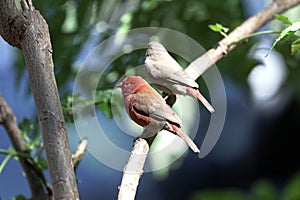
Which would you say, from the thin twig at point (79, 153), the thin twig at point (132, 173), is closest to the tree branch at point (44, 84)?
the thin twig at point (132, 173)

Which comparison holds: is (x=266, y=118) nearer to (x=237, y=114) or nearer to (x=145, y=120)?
(x=237, y=114)

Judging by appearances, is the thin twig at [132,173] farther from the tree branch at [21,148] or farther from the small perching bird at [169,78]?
the tree branch at [21,148]

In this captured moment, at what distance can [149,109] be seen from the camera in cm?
42

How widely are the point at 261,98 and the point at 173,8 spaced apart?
60 cm

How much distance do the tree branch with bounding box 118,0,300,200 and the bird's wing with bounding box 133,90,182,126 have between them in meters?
0.04

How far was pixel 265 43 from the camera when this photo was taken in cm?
78

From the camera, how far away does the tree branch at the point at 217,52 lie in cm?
44

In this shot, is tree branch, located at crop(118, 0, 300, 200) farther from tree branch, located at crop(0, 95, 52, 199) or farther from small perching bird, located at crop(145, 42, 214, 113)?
tree branch, located at crop(0, 95, 52, 199)

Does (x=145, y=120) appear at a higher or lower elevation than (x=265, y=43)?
lower

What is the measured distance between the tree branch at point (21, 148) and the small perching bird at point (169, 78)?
204 mm

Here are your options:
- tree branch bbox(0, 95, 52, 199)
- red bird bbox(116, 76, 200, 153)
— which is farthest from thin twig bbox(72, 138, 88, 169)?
red bird bbox(116, 76, 200, 153)

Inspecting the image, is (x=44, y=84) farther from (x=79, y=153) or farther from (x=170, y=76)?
(x=79, y=153)

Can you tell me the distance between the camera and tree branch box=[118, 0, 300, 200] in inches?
17.2

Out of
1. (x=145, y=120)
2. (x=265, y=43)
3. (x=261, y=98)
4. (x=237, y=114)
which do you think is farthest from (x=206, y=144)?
(x=237, y=114)
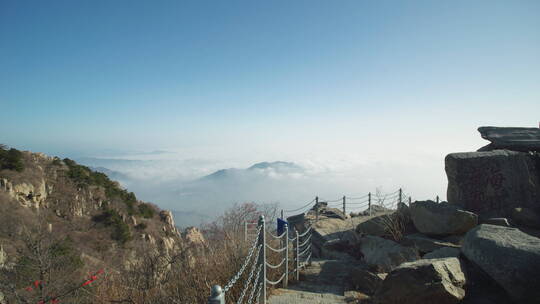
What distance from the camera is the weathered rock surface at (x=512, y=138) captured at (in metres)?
8.96

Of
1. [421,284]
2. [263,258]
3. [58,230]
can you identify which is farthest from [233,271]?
[58,230]

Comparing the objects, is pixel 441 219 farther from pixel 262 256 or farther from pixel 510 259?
pixel 262 256

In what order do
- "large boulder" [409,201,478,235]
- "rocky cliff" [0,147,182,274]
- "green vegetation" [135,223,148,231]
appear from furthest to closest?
"green vegetation" [135,223,148,231], "rocky cliff" [0,147,182,274], "large boulder" [409,201,478,235]

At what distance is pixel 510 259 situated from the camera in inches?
148

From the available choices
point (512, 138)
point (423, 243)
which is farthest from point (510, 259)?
point (512, 138)

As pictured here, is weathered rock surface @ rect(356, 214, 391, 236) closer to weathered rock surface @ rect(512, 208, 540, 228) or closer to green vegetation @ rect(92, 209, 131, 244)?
weathered rock surface @ rect(512, 208, 540, 228)

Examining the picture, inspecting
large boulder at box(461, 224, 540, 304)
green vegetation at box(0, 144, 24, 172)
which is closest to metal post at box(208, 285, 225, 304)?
large boulder at box(461, 224, 540, 304)

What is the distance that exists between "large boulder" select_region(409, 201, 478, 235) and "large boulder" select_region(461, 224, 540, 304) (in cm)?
257

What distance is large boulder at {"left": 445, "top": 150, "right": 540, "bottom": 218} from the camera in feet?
25.7

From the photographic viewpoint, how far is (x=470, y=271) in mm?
4754

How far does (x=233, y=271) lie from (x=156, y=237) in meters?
32.4

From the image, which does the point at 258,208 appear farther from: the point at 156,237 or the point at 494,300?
the point at 494,300

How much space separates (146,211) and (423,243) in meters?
36.0

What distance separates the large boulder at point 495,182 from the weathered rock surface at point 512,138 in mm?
1023
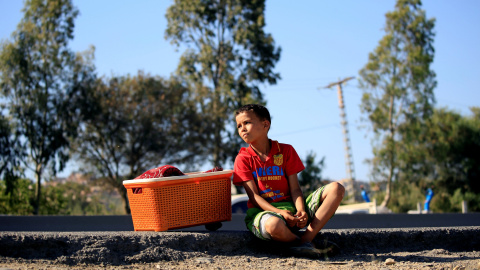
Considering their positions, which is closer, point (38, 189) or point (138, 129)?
point (38, 189)

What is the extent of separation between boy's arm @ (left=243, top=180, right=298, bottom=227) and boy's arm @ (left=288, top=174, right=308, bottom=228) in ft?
0.23

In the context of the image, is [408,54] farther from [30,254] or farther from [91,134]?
[30,254]

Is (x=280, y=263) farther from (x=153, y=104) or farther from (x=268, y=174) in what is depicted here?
(x=153, y=104)

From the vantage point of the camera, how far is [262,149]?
4.72 m

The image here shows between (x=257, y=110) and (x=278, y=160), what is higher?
(x=257, y=110)

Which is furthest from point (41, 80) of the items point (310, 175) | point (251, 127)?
point (251, 127)

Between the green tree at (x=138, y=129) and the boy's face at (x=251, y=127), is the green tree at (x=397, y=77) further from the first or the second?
the boy's face at (x=251, y=127)

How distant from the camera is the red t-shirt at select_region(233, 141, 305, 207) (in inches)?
179

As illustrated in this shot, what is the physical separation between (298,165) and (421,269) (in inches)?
55.2

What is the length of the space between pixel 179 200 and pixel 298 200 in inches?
41.9

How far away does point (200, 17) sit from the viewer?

★ ★ ★ ★

→ **Task brief**: Transcribe every record above exactly, leaving out the pictures.

→ **Answer for the task**:
Which would you say, from the thin twig at point (79, 153), the thin twig at point (132, 173), is closest to the tree branch at point (44, 84)?
the thin twig at point (132, 173)

Which comparison holds: is (x=266, y=118) nearer to (x=237, y=114) or nearer to (x=145, y=120)?
(x=237, y=114)

Judging by appearances, is the thin twig at [132,173] farther from the tree branch at [21,148] or farther from the small perching bird at [169,78]?
the tree branch at [21,148]

In this captured moment, at what distance can [149,109] be seen from the camera in cm?
42

How widely are the point at 261,98 and the point at 173,8 spaced apart?
60 cm

How much distance do the tree branch with bounding box 118,0,300,200 and the bird's wing with bounding box 133,90,182,126 have between them in meters?
0.04

How far was pixel 265 43 from the camera when this photo was taken in cm?
78

From the camera, how far away does the tree branch at the point at 217,52 lie in cm?
44

In this shot, is tree branch, located at crop(118, 0, 300, 200) farther from tree branch, located at crop(0, 95, 52, 199) or farther from small perching bird, located at crop(145, 42, 214, 113)?
tree branch, located at crop(0, 95, 52, 199)

Does (x=145, y=120) appear at a higher or lower elevation than (x=265, y=43)?
lower

What is the measured distance between the tree branch at point (21, 148) and the small perching bird at point (169, 78)?
204 mm

Here are your options:
- tree branch bbox(0, 95, 52, 199)
- red bird bbox(116, 76, 200, 153)
— which is farthest from thin twig bbox(72, 138, 88, 169)?
red bird bbox(116, 76, 200, 153)

Inspecting the image, is (x=44, y=84) farther from (x=79, y=153) or farther from (x=170, y=76)?
(x=79, y=153)

Can you tell me the distance between the camera and tree branch box=[118, 0, 300, 200] in inches?
17.2

Out of
1. (x=145, y=120)
2. (x=265, y=43)
3. (x=261, y=98)
4. (x=237, y=114)
which do you think is farthest from (x=206, y=144)?
(x=237, y=114)
What distance from the camera is the weathered rock surface at (x=512, y=138) captured at (in metres)?
8.96

Of
1. [421,284]
2. [263,258]
3. [58,230]
can you identify which is farthest from [233,271]?
[58,230]

Comparing the objects, is pixel 441 219 farther from pixel 262 256 or farther from pixel 510 259?
pixel 262 256

In what order do
- "large boulder" [409,201,478,235]
- "rocky cliff" [0,147,182,274]
- "green vegetation" [135,223,148,231]
appear from furthest to closest?
"green vegetation" [135,223,148,231], "rocky cliff" [0,147,182,274], "large boulder" [409,201,478,235]

At what distance is pixel 510 259 situated from the camera in inches?
148

From the available choices
point (512, 138)
point (423, 243)
which is farthest from point (510, 259)?
point (512, 138)

As pictured here, is weathered rock surface @ rect(356, 214, 391, 236) closer to weathered rock surface @ rect(512, 208, 540, 228) or closer to green vegetation @ rect(92, 209, 131, 244)?
weathered rock surface @ rect(512, 208, 540, 228)

Examining the picture, inspecting
large boulder at box(461, 224, 540, 304)
green vegetation at box(0, 144, 24, 172)
which is closest to metal post at box(208, 285, 225, 304)?
large boulder at box(461, 224, 540, 304)

What is the distance that exists between "large boulder" select_region(409, 201, 478, 235) and "large boulder" select_region(461, 224, 540, 304) (in cm)?
257

What distance is large boulder at {"left": 445, "top": 150, "right": 540, "bottom": 218} from the camera in feet?
25.7

From the photographic viewpoint, how far is (x=470, y=271) in mm?
4754

How far does (x=233, y=271) lie from (x=156, y=237) in meters?
32.4

From the image, which does the point at 258,208 appear farther from: the point at 156,237 or the point at 494,300?
the point at 494,300

How much space separates (146,211) and (423,243) in meters?
36.0

What distance separates the large boulder at point 495,182 from the weathered rock surface at point 512,138 in mm?
1023
Considering their positions, which is closer, point (38, 189) or point (138, 129)?
point (38, 189)

What is the extent of separation between boy's arm @ (left=243, top=180, right=298, bottom=227) and boy's arm @ (left=288, top=174, right=308, bottom=228) in ft?
0.23

In the context of the image, is [408,54] farther from [30,254] or farther from [91,134]?
[30,254]

Is (x=280, y=263) farther from (x=153, y=104) or farther from (x=268, y=174) in what is depicted here?
(x=153, y=104)

From the vantage point of the camera, how far is [262,149]?
4.72 m

The image here shows between (x=257, y=110) and (x=278, y=160), what is higher?
(x=257, y=110)

Which is furthest from point (41, 80) of the items point (310, 175) | point (251, 127)?
point (251, 127)

Between the green tree at (x=138, y=129) and the boy's face at (x=251, y=127), is the green tree at (x=397, y=77) further from the first or the second?
the boy's face at (x=251, y=127)

How distant from the camera is the red t-shirt at select_region(233, 141, 305, 207) (in inches)?
179

As illustrated in this shot, what is the physical separation between (298,165) and (421,269) (in inches)?
55.2

What is the length of the space between pixel 179 200 and pixel 298 200 in inches?
41.9

How far away does point (200, 17) sit from the viewer?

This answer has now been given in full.